Even though you can screen applicants by calling up past landlords, requiring good credit, and asking for proof of income, life happens. Your renters may have to deal with unexpected illnesses or job loss - or they may simply decide to stop paying. When this happens, you’ll need to make sure you have enough money to still cover your mortgage despite the renter(s) not paying - in all likelihood, you will need to eat the loss yourself. 

Emotions:

Whether you have to evict someone, collect late rent or simply have difficult conversations about keeping the noise down or not smoking indoors, being a landlord often involves emotional labor. If you’re someone who’s more sensitive to confrontation, you might be better off hiring a property manager to deal with issues as they arise.

While renting your home can be a great way to build on your investments, it’s worth taking time to consider whether you’re actually ready to take on the stress and responsibility involved. 

Should I sell my house or rent it out: do you plan on coming back?

For homeowners who may need to move for jobs or school, renting out their home can ensure they have a house to come back to later on. This can be a huge advantage in competitive markets like Washington, DC or Denver, where reasonably-priced homes are often snapped up quickly in bidding wars. Knowing that the move back doesn’t require the stress of months of house hunting can be a huge plus. And if home prices have risen in the time you’ve left, being able to move into your rental property can help you save significantly. 

Before renting your house out for this reason, make sure you understand your tenants' rights and your rights as a landlord. In most states and cities, if your tenant is in a month-to-month contract with you they require a full 30 days notice to vacate. And if you’ve signed a longer lease, like six months or a year, then you will need to honor the terms of the lease agreement.

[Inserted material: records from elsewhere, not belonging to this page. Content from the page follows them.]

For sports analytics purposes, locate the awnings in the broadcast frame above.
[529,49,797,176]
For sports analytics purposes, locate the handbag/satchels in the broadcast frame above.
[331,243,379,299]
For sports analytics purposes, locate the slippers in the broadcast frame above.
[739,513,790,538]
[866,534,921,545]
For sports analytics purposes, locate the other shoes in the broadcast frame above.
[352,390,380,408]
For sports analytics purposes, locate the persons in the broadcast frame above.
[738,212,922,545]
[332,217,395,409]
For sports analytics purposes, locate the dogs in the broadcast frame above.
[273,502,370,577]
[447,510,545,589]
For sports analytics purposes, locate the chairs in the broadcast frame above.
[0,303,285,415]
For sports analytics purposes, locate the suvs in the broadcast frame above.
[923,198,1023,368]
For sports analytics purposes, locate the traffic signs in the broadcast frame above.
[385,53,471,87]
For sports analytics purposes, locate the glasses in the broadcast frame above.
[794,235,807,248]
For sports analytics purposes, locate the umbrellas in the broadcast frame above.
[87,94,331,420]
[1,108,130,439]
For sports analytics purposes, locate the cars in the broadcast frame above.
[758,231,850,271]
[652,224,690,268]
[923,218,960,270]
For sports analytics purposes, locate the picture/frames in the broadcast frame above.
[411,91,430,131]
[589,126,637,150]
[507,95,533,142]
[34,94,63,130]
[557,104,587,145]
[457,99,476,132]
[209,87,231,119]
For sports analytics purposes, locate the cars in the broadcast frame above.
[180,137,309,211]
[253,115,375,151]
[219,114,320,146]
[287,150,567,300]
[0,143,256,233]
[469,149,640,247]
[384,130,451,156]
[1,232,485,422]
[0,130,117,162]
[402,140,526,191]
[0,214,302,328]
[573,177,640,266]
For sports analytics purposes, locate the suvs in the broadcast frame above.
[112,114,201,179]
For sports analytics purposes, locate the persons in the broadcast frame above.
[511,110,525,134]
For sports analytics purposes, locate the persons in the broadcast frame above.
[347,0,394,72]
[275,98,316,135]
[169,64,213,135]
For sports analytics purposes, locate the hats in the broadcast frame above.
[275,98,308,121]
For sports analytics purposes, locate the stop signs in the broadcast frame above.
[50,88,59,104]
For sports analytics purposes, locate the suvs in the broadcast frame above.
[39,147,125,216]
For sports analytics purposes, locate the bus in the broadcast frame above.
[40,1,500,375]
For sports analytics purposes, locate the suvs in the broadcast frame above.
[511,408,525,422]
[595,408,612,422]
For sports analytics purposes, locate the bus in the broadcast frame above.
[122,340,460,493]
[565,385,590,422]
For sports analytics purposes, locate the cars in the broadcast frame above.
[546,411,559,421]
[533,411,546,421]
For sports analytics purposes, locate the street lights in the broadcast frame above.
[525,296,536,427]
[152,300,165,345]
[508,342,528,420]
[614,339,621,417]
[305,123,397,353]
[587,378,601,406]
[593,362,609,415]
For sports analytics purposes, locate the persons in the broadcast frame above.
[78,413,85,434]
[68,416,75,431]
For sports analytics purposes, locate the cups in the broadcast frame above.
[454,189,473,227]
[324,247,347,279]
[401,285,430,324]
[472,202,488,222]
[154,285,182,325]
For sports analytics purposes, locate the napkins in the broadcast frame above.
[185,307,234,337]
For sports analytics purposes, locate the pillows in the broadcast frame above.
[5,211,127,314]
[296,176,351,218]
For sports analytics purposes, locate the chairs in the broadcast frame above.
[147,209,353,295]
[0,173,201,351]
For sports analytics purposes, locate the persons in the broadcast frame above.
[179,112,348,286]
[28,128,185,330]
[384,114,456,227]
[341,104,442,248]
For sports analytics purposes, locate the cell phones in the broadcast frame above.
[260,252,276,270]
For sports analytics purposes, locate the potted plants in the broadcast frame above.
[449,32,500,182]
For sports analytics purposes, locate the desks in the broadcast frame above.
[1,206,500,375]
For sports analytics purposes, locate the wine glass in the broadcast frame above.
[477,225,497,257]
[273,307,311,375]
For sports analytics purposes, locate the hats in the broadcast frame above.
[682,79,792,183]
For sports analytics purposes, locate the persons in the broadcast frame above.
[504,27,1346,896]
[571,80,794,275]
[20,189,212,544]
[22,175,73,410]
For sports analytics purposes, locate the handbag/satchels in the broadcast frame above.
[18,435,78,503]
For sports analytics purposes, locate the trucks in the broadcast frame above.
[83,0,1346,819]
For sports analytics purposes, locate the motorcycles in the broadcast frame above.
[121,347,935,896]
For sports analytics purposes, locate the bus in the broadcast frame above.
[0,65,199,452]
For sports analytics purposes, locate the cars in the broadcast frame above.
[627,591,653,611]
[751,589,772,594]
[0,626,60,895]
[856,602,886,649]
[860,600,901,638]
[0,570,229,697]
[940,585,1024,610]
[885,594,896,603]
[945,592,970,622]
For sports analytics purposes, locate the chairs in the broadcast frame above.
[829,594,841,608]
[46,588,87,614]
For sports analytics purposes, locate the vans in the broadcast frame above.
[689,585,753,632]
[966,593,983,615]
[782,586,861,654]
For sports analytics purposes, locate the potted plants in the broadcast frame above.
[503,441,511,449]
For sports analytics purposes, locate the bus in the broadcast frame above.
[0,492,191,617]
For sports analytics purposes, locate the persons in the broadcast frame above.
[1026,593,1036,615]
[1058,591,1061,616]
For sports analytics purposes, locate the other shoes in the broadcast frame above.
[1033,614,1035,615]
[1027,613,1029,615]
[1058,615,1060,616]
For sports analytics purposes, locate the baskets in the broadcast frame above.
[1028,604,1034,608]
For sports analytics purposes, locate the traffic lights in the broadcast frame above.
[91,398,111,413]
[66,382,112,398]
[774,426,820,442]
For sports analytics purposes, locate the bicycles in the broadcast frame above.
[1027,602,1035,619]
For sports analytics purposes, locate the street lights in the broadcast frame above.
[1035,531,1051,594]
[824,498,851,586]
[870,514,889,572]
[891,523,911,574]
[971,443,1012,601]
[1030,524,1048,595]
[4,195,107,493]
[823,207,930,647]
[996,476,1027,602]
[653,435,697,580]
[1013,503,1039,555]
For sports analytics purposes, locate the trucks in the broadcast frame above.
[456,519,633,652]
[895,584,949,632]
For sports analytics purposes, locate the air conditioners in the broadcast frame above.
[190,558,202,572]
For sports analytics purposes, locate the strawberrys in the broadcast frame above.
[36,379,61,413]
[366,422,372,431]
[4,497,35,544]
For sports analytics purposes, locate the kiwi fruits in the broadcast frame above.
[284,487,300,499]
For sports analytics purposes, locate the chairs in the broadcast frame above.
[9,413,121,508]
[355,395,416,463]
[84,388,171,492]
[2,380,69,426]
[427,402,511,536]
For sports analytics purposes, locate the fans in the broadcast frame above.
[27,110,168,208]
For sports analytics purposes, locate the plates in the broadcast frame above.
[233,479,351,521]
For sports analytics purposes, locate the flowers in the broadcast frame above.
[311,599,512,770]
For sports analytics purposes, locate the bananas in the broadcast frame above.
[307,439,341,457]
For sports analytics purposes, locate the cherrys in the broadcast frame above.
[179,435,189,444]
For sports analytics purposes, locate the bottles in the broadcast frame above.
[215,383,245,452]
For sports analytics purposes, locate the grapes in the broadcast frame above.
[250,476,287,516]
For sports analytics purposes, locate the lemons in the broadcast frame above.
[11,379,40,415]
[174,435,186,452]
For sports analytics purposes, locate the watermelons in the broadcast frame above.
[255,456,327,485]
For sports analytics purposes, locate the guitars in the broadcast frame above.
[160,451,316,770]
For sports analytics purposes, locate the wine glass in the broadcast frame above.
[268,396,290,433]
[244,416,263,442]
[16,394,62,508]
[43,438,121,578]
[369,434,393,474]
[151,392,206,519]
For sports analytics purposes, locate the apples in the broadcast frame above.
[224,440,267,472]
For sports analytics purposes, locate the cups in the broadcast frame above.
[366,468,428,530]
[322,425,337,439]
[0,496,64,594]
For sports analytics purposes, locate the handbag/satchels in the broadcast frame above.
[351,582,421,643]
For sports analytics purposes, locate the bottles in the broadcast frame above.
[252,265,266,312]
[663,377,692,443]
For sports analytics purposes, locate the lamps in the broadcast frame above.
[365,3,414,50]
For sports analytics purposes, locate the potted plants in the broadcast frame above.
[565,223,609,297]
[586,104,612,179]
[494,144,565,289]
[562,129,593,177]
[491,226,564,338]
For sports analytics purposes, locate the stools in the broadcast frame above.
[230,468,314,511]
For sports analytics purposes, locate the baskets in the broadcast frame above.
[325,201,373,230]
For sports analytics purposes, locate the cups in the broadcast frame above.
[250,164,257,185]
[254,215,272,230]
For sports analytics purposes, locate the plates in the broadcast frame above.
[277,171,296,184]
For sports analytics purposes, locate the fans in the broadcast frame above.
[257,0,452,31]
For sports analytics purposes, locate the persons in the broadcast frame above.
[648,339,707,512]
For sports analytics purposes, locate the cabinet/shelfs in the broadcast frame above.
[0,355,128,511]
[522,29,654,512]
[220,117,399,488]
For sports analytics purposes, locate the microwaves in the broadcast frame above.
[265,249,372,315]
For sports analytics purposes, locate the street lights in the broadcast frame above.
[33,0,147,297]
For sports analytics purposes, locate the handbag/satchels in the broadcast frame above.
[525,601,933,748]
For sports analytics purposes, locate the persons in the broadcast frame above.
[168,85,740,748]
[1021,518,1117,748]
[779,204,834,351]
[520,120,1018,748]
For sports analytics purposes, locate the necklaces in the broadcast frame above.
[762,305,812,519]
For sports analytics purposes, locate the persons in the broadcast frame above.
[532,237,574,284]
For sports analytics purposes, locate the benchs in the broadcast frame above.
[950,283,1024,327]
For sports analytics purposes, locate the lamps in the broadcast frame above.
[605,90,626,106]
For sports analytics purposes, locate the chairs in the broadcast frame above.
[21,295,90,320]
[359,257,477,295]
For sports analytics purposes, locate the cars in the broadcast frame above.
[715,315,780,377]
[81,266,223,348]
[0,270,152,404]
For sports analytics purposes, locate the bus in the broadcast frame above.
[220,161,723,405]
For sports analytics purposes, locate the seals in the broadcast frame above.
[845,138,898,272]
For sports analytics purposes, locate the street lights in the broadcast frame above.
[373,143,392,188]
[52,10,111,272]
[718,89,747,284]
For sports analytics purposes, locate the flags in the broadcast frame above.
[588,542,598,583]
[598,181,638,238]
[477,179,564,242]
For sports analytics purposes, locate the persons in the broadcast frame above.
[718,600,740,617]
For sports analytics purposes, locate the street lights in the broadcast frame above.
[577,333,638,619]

What happens if you change your mind?

Of course, you can always rent out your house now and opt to sell it in the future if a renter damages your floors and gets on your last nerves. What you should keep in mind, though, is that rented properties can be more difficult to sell.

“The challenge is that it’s really hard to sell a tenant-occupied property,” explains Gesswein. “It’s generally much easier to sell the property once it's vacant because even though the tenants will say they’ll allow showings, they usually don’t. They tend to be difficult.”

It’s worth keeping in mind that interested buyers will often want to view homes on the same day, but many leases require 24 hours notice before a landlord comes by, which can create a difficult quandary when you’re trying to sell your home.

Renting out your house: Is it worth it? 

There are advantages and disadvantages to renting your home, rather than selling it immediately. If you’re unsure about your home’s current value and whether it would sell for a fair price in the current market, consider contacting a local agent for a consultation. They can give you a better idea of whether it makes sense to sell now or wait and rent.